▶ _PASSAGE PROVIDED_:
* * * *
Behind every response, Monty follows a consistent workflow. It starts by parsing your question to understand what type of answer you need, what subject to focus on, and what constraints to apply. This interpretation phase determines whether you get a summary, chart, examples, or document. Next, Monty builds focused datasets—filtered collections of feedback that match your criteria. These datasets appear as cards above the response, showing their name, applied filters, and snippet count. For comparative questions like “Compare iOS vs Android feedback on performance”, Monty creates multiple datasets and analyzes them side-by-side. You can view and export the data returned in each dataset without leaving the chat session, just click the three dots to the right of each dataset to view the options. datasets-starter With datasets ready, Monty analyzes the content, identifies patterns, and generates the appropriate response format with citations linking back to source feedback. The quality of insights depends largely on dataset size—50+ snippets provide robust analysis, while fewer than 10 might need broader filters. Monty suggests adjustments when data is sparse. Well-supported responses include citations throughout. Click these reference numbers to verify that claims are backed by actual feedback. If citations are sparse or missing, the response might be too general—try asking more specific questions to get detailed, evidence-based insights. Workflows combine different response types. Start with a chart to see volumes and distributions, then ask for a summary of the top categories, and finally request specific examples you can share with your team. This multi-faceted approach gives you both quantitative breadth and qualitative depth.

Response Types

Ask Monty provides different types of responses depending on your question. Understanding these response types will help you get the most value from your analysis.

Text Responses

When you need to understand themes, patterns, or qualitative insights, Monty provides written analysis in natural language. These text responses excel at synthesizing complex information and comparing segments qualitatively, giving you high-level overviews that connect the dots across your feedback. Ask questions like “Summarize the main complaints about our checkout process” or “What are users saying about the new dashboard?” to get these narrative responses. They work particularly well for comparing segments: “Compare feedback about design from iOS vs Android.” text-summary To properly ground text responses in actual customer feedback data, most responses will include citations to examples of the source feedback that particular lines refer too. These will be denoted via grey quote buttons inline with the text response. Once clicked, the referenced feedback item(s) will be displayed in a popup modal. text-summary-citations

Charts & Visualizations

Visualizations reveal patterns that might be invisible in text. Charts excel at showing trends over time, comparing volumes across categories, and spotting peaks or unusual distributions. When you need to see the shape of your data rather than just understand its content, ask for a chart. Questions like “Plot feature requests over the last 6 months” or “Chart bug reports by category” trigger visual responses. Charts answer “how many” and “how much” questions that text summaries can’t easily convey.
* * * *
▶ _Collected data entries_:
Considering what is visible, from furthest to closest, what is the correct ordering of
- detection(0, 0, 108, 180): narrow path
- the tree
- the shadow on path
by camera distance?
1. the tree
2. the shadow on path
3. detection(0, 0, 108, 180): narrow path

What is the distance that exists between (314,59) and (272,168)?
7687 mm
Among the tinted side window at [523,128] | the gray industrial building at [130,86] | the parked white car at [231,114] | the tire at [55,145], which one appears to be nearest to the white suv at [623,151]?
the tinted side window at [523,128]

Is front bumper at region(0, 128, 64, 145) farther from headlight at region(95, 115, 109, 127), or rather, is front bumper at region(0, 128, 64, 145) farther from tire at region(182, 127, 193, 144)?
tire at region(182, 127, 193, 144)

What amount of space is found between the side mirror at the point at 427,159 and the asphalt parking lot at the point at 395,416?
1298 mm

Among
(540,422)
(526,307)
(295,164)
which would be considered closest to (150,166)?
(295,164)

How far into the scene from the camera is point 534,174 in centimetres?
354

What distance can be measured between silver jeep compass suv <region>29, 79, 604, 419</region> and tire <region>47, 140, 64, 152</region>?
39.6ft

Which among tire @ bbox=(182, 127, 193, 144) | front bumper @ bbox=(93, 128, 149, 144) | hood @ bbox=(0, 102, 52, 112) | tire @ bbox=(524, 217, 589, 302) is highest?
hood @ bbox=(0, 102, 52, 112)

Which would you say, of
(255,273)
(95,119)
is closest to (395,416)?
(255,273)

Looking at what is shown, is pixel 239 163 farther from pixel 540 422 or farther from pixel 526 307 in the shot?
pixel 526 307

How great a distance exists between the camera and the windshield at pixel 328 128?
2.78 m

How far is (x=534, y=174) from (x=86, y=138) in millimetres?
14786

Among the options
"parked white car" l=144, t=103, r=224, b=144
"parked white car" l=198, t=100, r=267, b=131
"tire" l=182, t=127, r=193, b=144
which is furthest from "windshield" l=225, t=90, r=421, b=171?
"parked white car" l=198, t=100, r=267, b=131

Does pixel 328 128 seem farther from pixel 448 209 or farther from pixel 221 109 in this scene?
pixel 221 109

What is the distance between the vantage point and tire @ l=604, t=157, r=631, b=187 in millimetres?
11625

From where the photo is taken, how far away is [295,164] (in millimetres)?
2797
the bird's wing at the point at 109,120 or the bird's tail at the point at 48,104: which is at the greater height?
* * * *
▶ _TASKS TO COMPLETE_:
A - Decide whether each statement agrees with the Ask Monty passage, answering yes or no and quoting the words that settle it: (i) a dataset with fewer than 10 snippets may call for broader filters; (ii) citations in text responses are shown as grey quote buttons inline with the text; (iii) for a comparative question, Monty builds one combined dataset.
B - Carry the Ask Monty passage forward, starting after its final sentence.
The entries stand apart from the Ask Monty passage and are separate material.

▶ _OUTPUTS BY TASK_:
A -
(i) Yes: "fewer than 10 might need broader filters."
(ii) Yes: "These will be denoted via grey quote buttons inline with the text response."
(iii) No: "Monty creates multiple datasets and analyzes them side-by-side."

B -
Chart Types

Monty automatically selects the right chart type for your question if it will help answer your question best. Bar charts handle categorical comparisons—how many bugs by category, feedback counts by source, or feature requests across projects. They’re versatile and can show multiple dimensions simultaneously, like sentiment grouped by source. bar-chart Line charts reveal temporal patterns. Use them for questions about trends over time: how sentiment changed, complaint volumes over six months, or monthly feature requests. The slope tells you the direction of change, while peaks and valleys highlight significant events. Multiple lines let you compare parallel trends, like iOS versus Android feedback evolution. line-chart Pie charts work best for showing proportions when you have a single dimension to break down. They excel at questions about percentages and distribution—what proportion of feedback comes from each source, or how sentiment breaks down across positive, neutral, and negative. However, they’re limited to one dimension and work poorly with more than 10 categories. pie-chart Each chart type has interactive elements. Hover over data points, bars, or slices to see exact values. Use visual patterns to guide your analysis, then follow up with questions about interesting findings like “Tell me more about that spike in March.”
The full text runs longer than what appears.